Sample processing and PBMC isolation

Peripheral blood was collected from hospitalized COVID-19 patients upon enrollment in the study at day 0 for isolation of serum, plasma and peripheral blood mononuclear cells (PBMCs). When possible, patients who remained in the hospital were also sampled consecutively at day 3 and day 7 post-enrollment. Blood processing was performed in BSL2+ laboratory conditions as approved following safety assessments. Blood was centrifuged at 400 x g for 5 min to separate cells from plasma. Cells were resuspended in RPMI, underlaid with Ficoll and centrifuged at 400 x g for 30 min without break at room temperature. The PBMC layer was then washed twice in RPMI and PBMCs were viably cryopreserved in FBS + 10% DMSO for future use.

Method details

Immuno-metabolic ex vivo flow cytometry staining

All flow cytometry antibodies used for phenotypic and metabolic analysis can be found in table S1. PBMCs from hospitalized COVID-19 patients, hospitalized flu patients, COVID-19 convalescent plasma donors (recovered) and healthy controls were used for phenotypic and metabolic assessment. Cryopreserved PBMCs were thawed in RPMI (GIBCO) + 50% FBS (Atlanta Biologicals). Cells were washed once in PBS and immediately stained for viability with Biolegend Live/Dead Zombie NIR Fixable Viability Dye and BD Fc Block™ for 10 min at room temperature. Cell surface staining was performed in 100uL of 20% BD Horizon™ Brilliant Stain Buffer + PBS with surface stain antibody cocktail for 20 min at room temperature. Cells were fixed and permeabilized with eBioscience™ FoxP3/Transcription Factor Staining kit 1x Fixation/Permeabilization reagent for 20 min at room temperature.

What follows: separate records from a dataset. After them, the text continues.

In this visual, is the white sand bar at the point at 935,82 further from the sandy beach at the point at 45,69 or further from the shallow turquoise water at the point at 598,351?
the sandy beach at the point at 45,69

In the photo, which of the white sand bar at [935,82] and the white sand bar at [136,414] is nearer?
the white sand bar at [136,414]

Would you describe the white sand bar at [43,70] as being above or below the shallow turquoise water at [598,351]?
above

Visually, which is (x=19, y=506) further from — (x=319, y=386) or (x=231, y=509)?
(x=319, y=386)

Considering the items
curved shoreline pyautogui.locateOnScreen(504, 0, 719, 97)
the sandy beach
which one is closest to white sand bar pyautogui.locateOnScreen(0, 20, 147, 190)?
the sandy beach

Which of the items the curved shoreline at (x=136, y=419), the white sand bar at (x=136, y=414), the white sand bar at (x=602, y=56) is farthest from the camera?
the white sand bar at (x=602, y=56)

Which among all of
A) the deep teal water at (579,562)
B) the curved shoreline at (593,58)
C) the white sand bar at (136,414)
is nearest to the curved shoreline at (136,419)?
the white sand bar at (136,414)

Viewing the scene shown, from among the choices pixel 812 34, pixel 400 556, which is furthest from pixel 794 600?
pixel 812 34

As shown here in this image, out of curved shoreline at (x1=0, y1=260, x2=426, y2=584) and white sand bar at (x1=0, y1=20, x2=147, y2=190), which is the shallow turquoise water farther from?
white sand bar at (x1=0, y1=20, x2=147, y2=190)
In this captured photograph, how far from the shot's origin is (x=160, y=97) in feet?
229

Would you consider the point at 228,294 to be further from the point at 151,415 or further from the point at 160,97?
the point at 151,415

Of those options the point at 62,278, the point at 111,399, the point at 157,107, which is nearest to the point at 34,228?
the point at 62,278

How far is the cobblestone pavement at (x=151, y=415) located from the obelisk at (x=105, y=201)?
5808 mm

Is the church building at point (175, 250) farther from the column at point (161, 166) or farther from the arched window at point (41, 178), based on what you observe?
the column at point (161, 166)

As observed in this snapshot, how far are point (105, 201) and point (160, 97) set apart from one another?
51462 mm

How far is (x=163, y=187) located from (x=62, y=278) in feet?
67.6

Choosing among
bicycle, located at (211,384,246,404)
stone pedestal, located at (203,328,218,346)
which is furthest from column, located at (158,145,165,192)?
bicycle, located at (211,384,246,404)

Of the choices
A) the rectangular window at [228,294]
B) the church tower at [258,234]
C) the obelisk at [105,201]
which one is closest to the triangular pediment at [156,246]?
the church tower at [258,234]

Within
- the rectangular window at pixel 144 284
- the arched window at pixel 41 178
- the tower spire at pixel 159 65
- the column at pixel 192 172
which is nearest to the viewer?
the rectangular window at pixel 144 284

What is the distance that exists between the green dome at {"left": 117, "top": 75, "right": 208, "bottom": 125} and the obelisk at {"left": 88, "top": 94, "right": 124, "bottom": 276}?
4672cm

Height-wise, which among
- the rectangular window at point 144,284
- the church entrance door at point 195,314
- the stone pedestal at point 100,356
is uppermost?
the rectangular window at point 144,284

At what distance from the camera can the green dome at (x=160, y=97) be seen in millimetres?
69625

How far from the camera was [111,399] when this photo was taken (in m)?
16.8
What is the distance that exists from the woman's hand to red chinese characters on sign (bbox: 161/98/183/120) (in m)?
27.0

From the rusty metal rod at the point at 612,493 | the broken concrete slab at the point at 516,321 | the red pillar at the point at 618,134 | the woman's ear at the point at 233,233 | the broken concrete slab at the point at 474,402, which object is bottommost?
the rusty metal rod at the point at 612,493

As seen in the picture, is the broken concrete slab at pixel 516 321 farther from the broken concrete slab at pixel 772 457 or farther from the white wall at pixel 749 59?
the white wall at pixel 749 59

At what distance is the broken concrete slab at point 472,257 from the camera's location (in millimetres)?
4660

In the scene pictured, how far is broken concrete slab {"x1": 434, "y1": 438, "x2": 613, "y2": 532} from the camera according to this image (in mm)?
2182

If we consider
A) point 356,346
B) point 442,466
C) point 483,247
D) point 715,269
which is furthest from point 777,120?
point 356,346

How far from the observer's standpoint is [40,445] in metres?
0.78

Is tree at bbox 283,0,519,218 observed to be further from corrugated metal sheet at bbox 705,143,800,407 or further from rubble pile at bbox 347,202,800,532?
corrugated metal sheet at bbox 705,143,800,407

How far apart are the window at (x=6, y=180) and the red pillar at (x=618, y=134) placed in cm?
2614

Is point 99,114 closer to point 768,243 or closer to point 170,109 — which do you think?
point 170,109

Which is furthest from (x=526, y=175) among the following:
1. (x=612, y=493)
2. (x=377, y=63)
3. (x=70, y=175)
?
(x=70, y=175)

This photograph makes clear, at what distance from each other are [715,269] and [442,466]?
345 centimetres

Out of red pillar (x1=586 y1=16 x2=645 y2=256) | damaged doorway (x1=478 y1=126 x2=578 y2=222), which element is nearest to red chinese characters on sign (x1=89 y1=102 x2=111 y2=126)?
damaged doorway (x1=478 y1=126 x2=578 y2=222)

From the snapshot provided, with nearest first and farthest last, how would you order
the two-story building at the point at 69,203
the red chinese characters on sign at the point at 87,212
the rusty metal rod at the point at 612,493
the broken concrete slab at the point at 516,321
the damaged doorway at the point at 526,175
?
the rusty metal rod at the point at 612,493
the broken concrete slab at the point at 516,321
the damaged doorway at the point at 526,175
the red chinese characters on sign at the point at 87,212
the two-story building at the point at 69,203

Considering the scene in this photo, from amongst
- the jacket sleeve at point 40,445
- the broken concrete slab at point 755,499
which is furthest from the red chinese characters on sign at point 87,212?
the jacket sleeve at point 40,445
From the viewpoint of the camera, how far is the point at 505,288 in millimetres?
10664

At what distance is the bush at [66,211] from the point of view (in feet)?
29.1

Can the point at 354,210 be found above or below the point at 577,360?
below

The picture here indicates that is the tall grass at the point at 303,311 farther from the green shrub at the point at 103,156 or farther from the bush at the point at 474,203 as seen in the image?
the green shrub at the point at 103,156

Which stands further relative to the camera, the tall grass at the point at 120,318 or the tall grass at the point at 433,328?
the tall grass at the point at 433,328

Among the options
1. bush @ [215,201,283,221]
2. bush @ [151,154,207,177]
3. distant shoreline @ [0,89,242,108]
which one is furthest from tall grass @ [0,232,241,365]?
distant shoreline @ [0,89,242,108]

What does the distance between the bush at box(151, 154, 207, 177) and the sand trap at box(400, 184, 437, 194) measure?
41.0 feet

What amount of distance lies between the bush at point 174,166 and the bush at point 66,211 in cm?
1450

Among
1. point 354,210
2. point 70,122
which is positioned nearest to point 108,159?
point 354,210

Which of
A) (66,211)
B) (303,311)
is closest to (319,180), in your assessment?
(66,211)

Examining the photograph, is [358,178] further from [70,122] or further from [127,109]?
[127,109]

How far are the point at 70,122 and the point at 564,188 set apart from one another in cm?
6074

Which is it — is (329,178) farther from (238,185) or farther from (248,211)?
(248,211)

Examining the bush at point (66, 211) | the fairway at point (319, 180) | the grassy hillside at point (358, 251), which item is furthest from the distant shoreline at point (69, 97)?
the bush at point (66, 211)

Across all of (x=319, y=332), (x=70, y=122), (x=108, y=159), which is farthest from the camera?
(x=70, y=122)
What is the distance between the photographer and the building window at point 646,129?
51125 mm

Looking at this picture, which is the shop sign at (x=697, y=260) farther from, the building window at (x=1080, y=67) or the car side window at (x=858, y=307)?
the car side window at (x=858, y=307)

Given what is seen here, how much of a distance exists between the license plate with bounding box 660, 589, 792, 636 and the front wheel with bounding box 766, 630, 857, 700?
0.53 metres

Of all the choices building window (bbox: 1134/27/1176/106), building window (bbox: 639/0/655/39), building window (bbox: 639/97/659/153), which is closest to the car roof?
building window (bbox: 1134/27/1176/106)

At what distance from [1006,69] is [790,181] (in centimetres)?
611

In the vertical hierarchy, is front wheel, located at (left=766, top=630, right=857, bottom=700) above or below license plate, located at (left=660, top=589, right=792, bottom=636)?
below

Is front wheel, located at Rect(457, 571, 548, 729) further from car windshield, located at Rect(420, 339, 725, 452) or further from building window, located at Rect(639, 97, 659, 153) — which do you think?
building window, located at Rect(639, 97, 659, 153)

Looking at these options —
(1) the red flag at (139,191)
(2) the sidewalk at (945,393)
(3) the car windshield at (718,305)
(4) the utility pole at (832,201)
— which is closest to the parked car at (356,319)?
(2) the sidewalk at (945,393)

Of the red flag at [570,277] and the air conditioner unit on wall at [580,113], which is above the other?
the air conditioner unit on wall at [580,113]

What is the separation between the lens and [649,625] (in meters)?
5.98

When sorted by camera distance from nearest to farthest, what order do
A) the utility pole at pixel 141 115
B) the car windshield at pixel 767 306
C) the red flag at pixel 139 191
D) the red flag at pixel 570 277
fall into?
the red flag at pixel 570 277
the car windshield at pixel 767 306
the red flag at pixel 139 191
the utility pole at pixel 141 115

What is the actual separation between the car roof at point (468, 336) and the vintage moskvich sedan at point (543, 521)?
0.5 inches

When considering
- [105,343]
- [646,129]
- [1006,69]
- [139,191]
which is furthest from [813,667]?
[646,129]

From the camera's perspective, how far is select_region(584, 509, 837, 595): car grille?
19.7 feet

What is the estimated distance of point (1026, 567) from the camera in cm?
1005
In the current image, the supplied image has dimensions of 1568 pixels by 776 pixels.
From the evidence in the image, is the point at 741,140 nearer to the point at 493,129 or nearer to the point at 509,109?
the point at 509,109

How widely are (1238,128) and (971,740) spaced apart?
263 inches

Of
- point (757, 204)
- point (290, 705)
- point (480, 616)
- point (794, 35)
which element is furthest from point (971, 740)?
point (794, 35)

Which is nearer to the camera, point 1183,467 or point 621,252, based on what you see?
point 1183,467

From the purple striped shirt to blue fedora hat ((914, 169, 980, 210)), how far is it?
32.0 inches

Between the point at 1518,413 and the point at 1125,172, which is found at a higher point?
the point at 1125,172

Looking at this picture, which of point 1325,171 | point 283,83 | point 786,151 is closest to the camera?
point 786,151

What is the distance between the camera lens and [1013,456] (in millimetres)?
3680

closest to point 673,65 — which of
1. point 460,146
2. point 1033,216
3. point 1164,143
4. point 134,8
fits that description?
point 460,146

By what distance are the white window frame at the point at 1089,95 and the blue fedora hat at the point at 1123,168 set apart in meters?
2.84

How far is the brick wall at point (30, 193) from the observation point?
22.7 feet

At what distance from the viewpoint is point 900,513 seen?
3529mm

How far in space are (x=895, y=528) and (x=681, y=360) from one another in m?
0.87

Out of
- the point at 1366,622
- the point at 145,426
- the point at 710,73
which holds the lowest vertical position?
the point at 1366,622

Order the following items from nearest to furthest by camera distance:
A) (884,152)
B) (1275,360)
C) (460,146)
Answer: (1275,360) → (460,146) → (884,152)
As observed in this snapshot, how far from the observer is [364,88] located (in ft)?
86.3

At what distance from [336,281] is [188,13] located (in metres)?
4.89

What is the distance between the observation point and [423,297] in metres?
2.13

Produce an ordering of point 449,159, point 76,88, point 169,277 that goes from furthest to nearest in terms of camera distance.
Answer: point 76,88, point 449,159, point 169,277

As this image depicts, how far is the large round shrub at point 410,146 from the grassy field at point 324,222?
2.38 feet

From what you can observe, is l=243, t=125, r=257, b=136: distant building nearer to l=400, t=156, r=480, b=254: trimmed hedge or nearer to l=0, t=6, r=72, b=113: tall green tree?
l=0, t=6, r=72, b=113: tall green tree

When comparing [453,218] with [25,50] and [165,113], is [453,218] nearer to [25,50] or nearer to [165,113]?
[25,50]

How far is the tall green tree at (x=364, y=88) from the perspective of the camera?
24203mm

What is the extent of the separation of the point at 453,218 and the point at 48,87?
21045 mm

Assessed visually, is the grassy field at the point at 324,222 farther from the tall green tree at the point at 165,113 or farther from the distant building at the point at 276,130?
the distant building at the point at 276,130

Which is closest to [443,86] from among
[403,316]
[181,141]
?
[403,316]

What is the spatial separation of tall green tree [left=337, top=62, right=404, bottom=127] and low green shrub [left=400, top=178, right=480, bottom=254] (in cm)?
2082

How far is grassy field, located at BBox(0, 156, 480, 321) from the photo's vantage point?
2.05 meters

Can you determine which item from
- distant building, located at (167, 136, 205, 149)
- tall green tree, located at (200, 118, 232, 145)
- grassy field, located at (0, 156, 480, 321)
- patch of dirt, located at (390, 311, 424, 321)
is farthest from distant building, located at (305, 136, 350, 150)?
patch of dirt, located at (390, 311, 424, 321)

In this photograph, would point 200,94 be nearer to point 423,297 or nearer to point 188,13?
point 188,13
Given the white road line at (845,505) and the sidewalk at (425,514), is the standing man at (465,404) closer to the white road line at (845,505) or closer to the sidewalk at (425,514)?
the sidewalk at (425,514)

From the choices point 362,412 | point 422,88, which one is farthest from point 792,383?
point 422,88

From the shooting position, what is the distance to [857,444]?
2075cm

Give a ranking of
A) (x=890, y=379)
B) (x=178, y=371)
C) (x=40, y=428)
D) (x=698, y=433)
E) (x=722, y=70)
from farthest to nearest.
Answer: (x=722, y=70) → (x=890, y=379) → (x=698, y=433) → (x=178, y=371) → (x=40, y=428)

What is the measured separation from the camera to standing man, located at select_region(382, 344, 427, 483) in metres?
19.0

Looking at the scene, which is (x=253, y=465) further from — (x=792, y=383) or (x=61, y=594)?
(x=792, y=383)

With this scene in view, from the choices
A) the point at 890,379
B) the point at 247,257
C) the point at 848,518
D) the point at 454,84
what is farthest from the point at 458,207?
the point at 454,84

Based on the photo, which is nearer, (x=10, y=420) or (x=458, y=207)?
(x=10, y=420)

Cells were washed with 1x Permeabilization/Wash buffer. Intracellular staining (ICS) was performed in 100uL 1x Permeabilization/Wash buffer with ICS antibody cocktail for 45 min at room temperature. Cells were washed once with Permeabilization/Wash buffer then resuspended in 1% Paraformaldehyde for acquisition by flow. Samples were run on a 3 laser Cytek Aurora spectral flow cytometer. FCS files were analyzed using Flowjo v10 (10.6.2.) software. Manual gating strategies for both the T cell and B cell/Myeloid panels can be found in Figure S1. High-dimensional unbiased analysis of cell phenotypes was performed using Flojo plugins Downsample v3 and UMAP.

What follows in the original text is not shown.